HOLTON: Well, it will affect the price of electricity at the end of the day. It’s the energy penalty that’s tough to get below a certain point. We’re getting to the laws of physics that we can’t go any lower. But currently, we can get that energy penalty down to around 17 to 20 percent.
GELLERMAN: Which means that you pay about 17 to 20 percent more for electricity produced by burning coal?
HOLTON: Well, we’re all waiting for regulation that will drive our market. And once we have our market, and we have that competition there, the expectation is that those costs will go down.
GELLERMAN: When you say that you’re waiting for regulation, does that mean that you’re waiting for a cap on carbon so that it would be economically viable to have this process?
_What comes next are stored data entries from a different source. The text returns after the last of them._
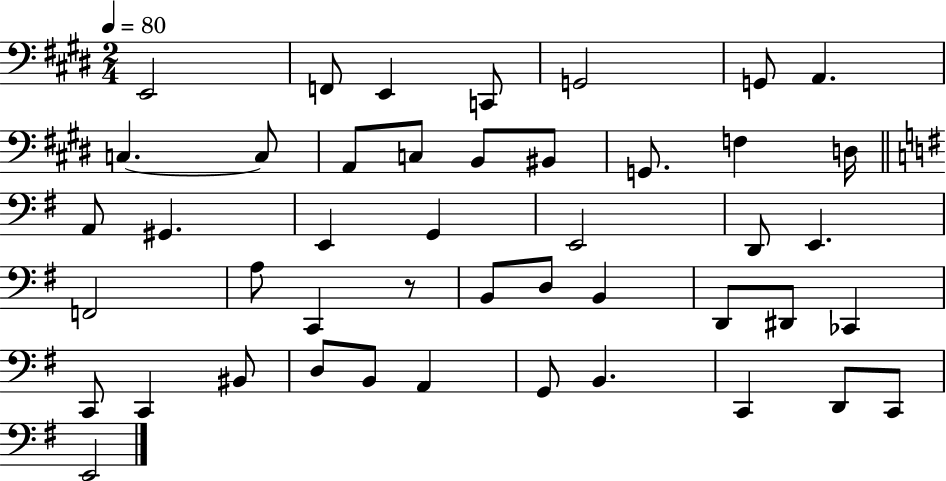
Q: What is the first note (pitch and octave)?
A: E2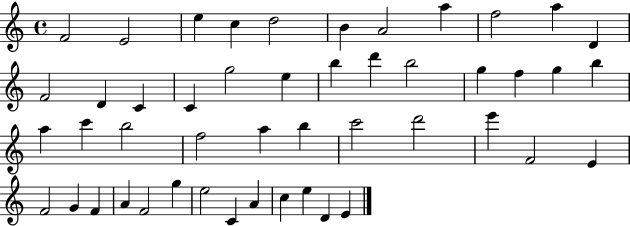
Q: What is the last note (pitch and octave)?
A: E4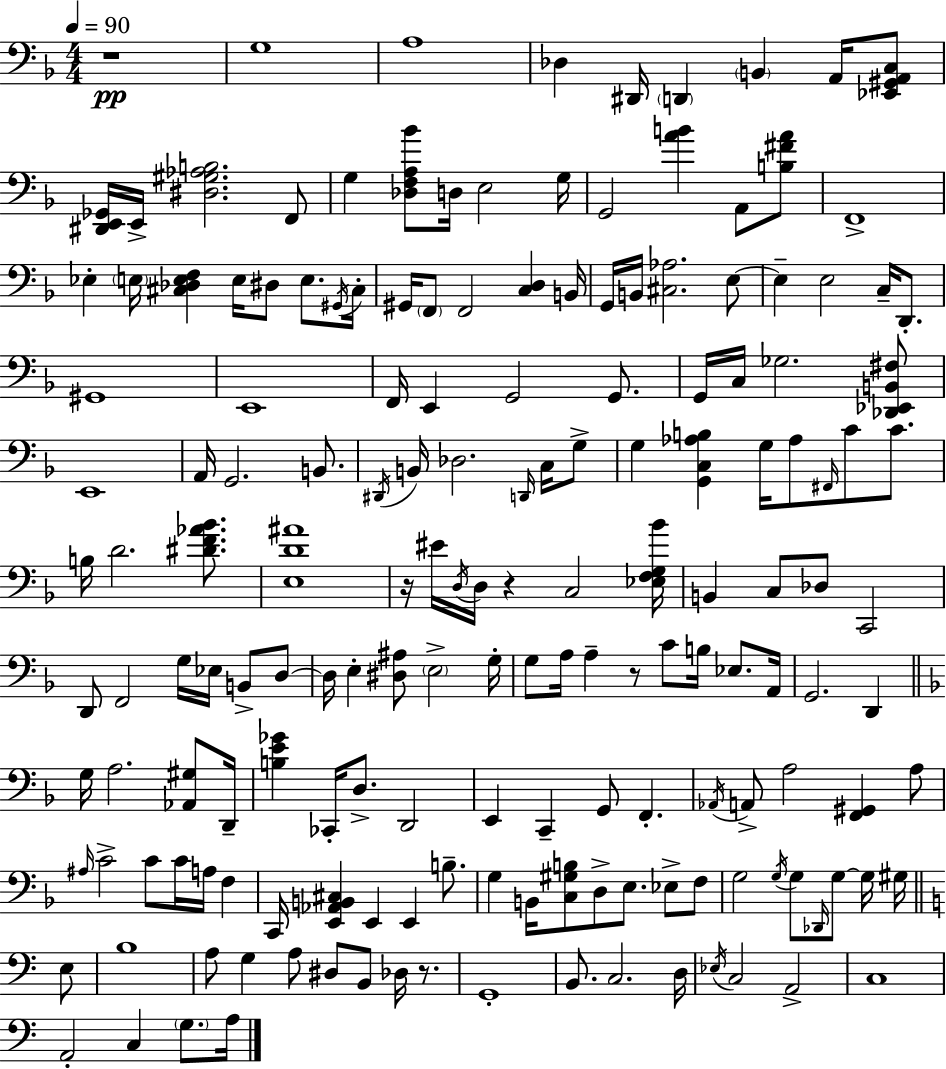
X:1
T:Untitled
M:4/4
L:1/4
K:Dm
z4 G,4 A,4 _D, ^D,,/4 D,, B,, A,,/4 [_E,,^G,,A,,C,]/2 [^D,,E,,_G,,]/4 E,,/4 [^D,^G,_A,B,]2 F,,/2 G, [_D,F,A,_B]/2 D,/4 E,2 G,/4 G,,2 [AB] A,,/2 [B,^FA]/2 F,,4 _E, E,/4 [^C,_D,E,F,] E,/4 ^D,/2 E,/2 ^G,,/4 ^C,/4 ^G,,/4 F,,/2 F,,2 [C,D,] B,,/4 G,,/4 B,,/4 [^C,_A,]2 E,/2 E, E,2 C,/4 D,,/2 ^G,,4 E,,4 F,,/4 E,, G,,2 G,,/2 G,,/4 C,/4 _G,2 [_D,,_E,,B,,^F,]/2 E,,4 A,,/4 G,,2 B,,/2 ^D,,/4 B,,/4 _D,2 D,,/4 C,/4 G,/2 G, [G,,C,_A,B,] G,/4 _A,/2 ^F,,/4 C/2 C/2 B,/4 D2 [^DF_A_B]/2 [E,D^A]4 z/4 ^E/4 D,/4 D,/4 z C,2 [_E,F,G,_B]/4 B,, C,/2 _D,/2 C,,2 D,,/2 F,,2 G,/4 _E,/4 B,,/2 D,/2 D,/4 E, [^D,^A,]/2 E,2 G,/4 G,/2 A,/4 A, z/2 C/2 B,/4 _E,/2 A,,/4 G,,2 D,, G,/4 A,2 [_A,,^G,]/2 D,,/4 [B,E_G] _C,,/4 D,/2 D,,2 E,, C,, G,,/2 F,, _A,,/4 A,,/2 A,2 [F,,^G,,] A,/2 ^A,/4 C2 C/2 C/4 A,/4 F, C,,/4 [E,,_A,,B,,^C,] E,, E,, B,/2 G, B,,/4 [C,^G,B,]/2 D,/2 E,/2 _E,/2 F,/2 G,2 G,/4 G,/2 _D,,/4 G,/2 G,/4 ^G,/4 E,/2 B,4 A,/2 G, A,/2 ^D,/2 B,,/2 _D,/4 z/2 G,,4 B,,/2 C,2 D,/4 _E,/4 C,2 A,,2 C,4 A,,2 C, G,/2 A,/4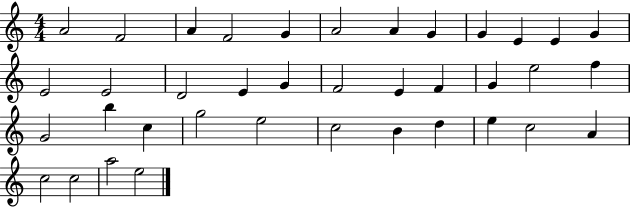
X:1
T:Untitled
M:4/4
L:1/4
K:C
A2 F2 A F2 G A2 A G G E E G E2 E2 D2 E G F2 E F G e2 f G2 b c g2 e2 c2 B d e c2 A c2 c2 a2 e2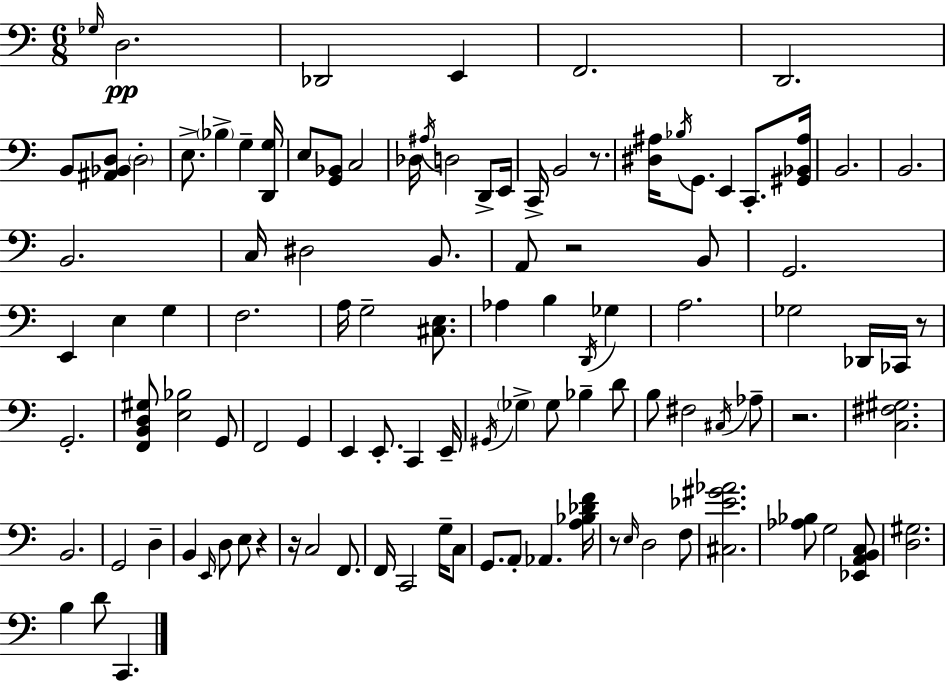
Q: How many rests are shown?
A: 7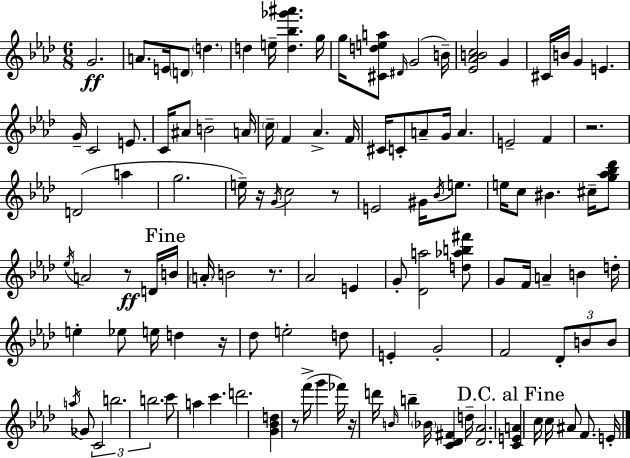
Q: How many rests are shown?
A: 8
HOLTON: Yes. Until the government regulates the emissions of CO2, puts some either cap and trade or tax benefits or program in place, then we’re not going to see anyone capturing CO2, because it is expensive. It will have an affect to the consumer and there will be an increase on the cost of electricity. Once we’re in a commercial position and it is regulated and people are forced to do this that will drive the cost of the carbon capture down because of competition and economies of scale, etcetera.
GELLERMAN: Well, Mr. Holton, thank you very much, I do appreciate it.
HOLTON: Thank you very much, it was a pleasure to talk to you.
GELLERMAN: Steve Holton the Director of Environmental Systems Development at Mitsubishi Heavy Industries.